To see this calls for imagination and for the Greek virtue which we translate as magnanimity—great-mindedness. The virtue is not to be acquired all at once. We have made a great advance when we can think of life in terms not of ourselves but of moral and material aspects and powers—in terms of youth and age, for example, of strength or beauty or pride. This is the allegorical stage of our pilgrimage in wisdom, no mean stage to reach, though it happens to be out of fashion just now. We are acquainted with it in the old morality plays, especially in the almost popular Everyman, and perhaps in Æschylus, especially in Prometheus Bound.

But our advance is greatest when we can recognize these aspects and powers in the individuals around us—when our observation includes at one and the same time the general truths of life and the particular instances. The poet preëminently master of this sane wisdom was Sophocles, who, in Arnold’s familiar phrase, saw life steadily and saw it whole. The point of view which he represented is the most magnanimous, the least egotistical, that art has yet taken, and one would have to think meanly of the race to believe that we shall not return to it, as to the noblest part of the Greek legacy. But Sophocles was only the illustration of a decorum generally practised. In the brief and magnificent period which left us our greatest perfection in the arts, the Athenians thought of the individual as important if he illustrated for the moment the general truths or fortunes of life, but his strictly private fate was insignificant.
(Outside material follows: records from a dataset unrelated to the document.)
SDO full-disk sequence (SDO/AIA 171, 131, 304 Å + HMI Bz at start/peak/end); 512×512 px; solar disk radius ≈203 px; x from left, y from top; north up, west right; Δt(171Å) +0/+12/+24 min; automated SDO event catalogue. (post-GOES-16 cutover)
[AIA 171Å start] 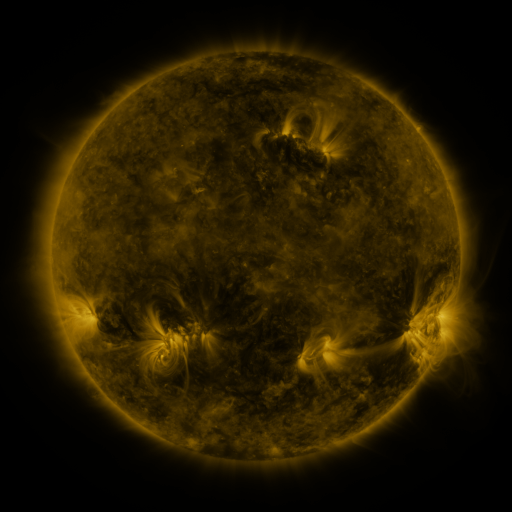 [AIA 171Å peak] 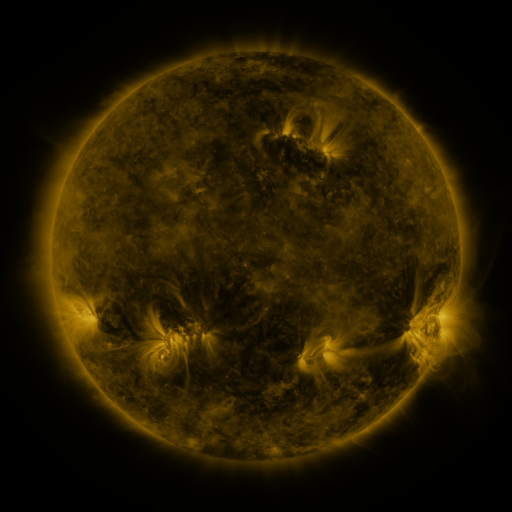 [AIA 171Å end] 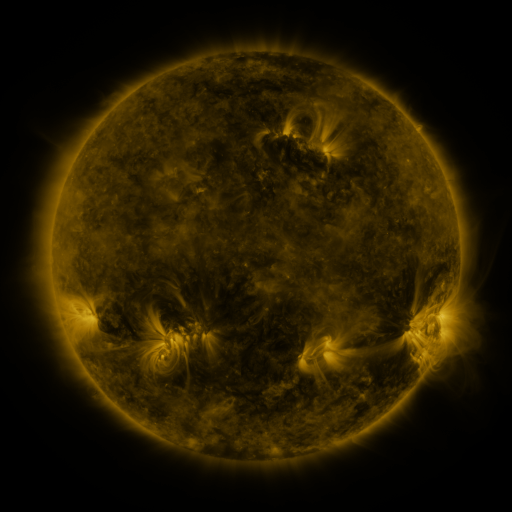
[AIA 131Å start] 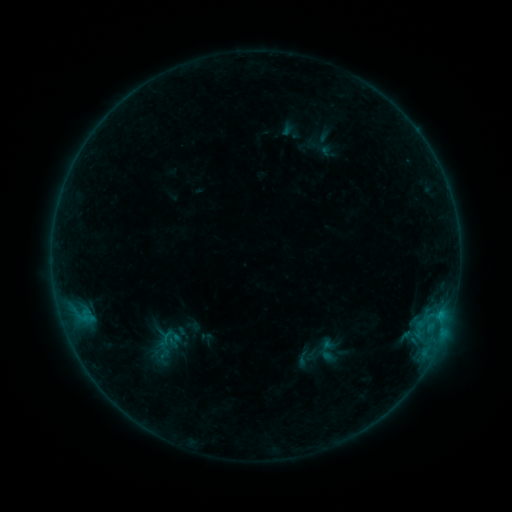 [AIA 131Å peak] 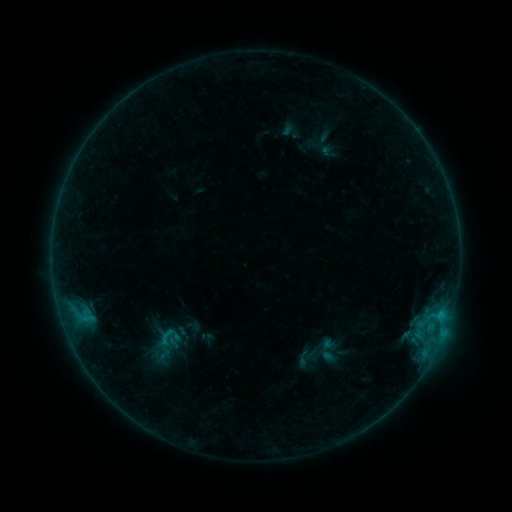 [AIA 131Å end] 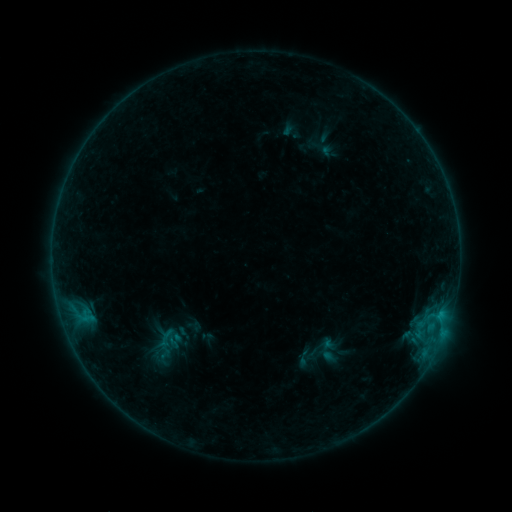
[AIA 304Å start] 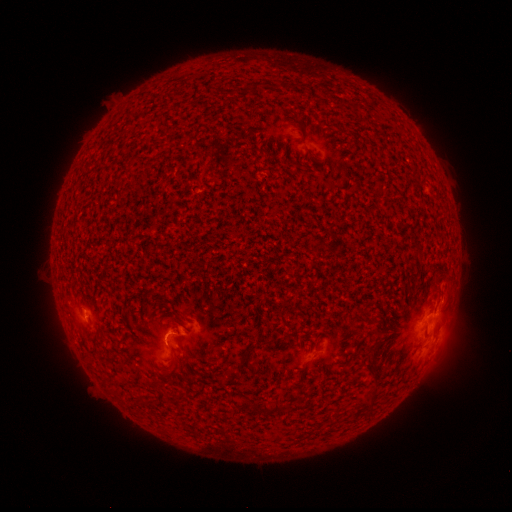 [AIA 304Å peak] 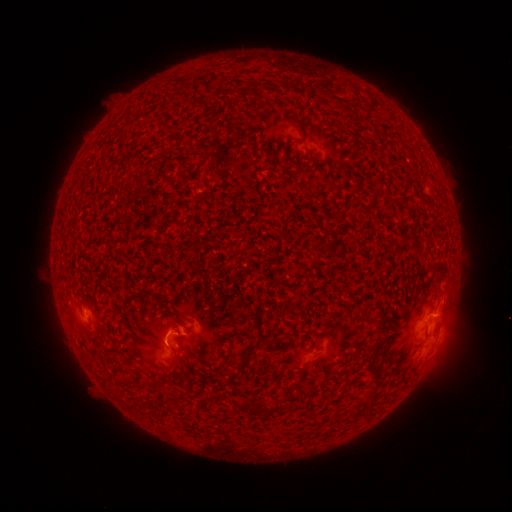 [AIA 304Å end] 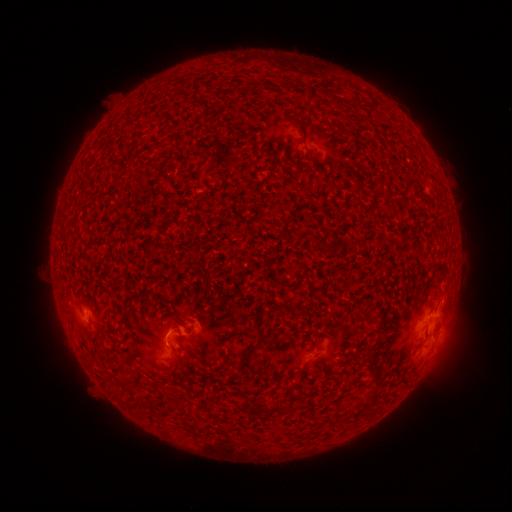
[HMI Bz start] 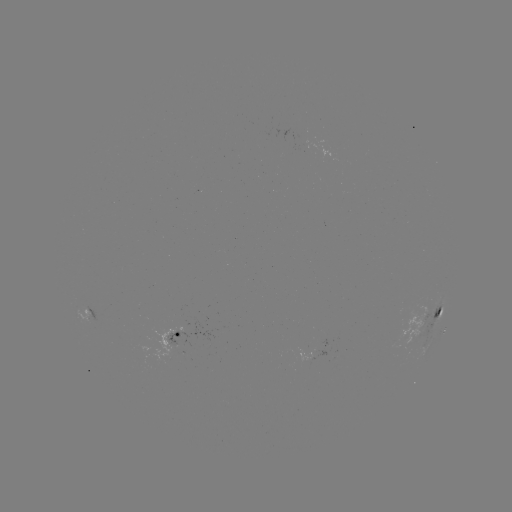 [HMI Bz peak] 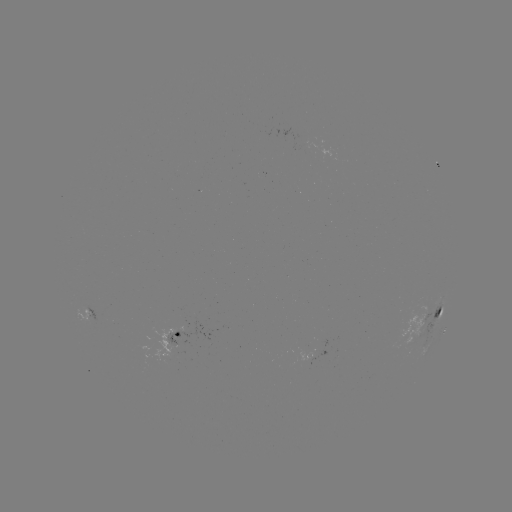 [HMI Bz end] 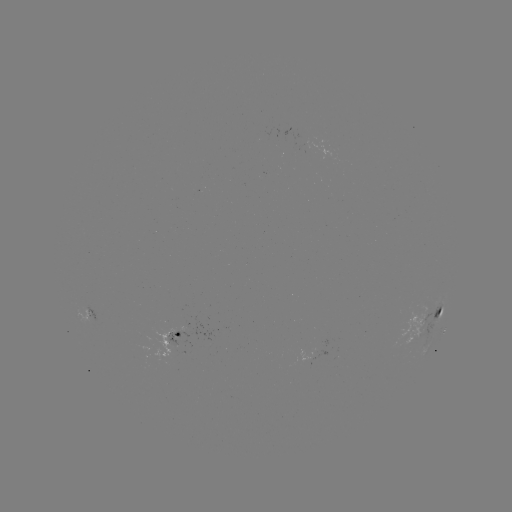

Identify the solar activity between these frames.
B5.3 flare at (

This attitude has been explained by saying that the Greeks, having no gift for introspection, took always an objective view of life, but such a formula hardly accounts for all the illustrations of magnanimity. When Athens was in her glory, for example, it was only the public buildings that were glorious; no individual, not even Pericles himself, thought of putting Phidias to decorate his private home. Again, in the Antigone Sophocles is introspective enough—as introspective as Euripides or Ibsen himself—but the introspection is concerned with the general theme of piety, of one’s duty to blood relations, not at all with the love story of Antigone. She was betrothed to the son of the king who condemned her to death, and the fact proves tragic for the son and for the king, but the love of the two young people is their private business, and the poet therefore does not let his heroine discuss the problem of piety from that point of view.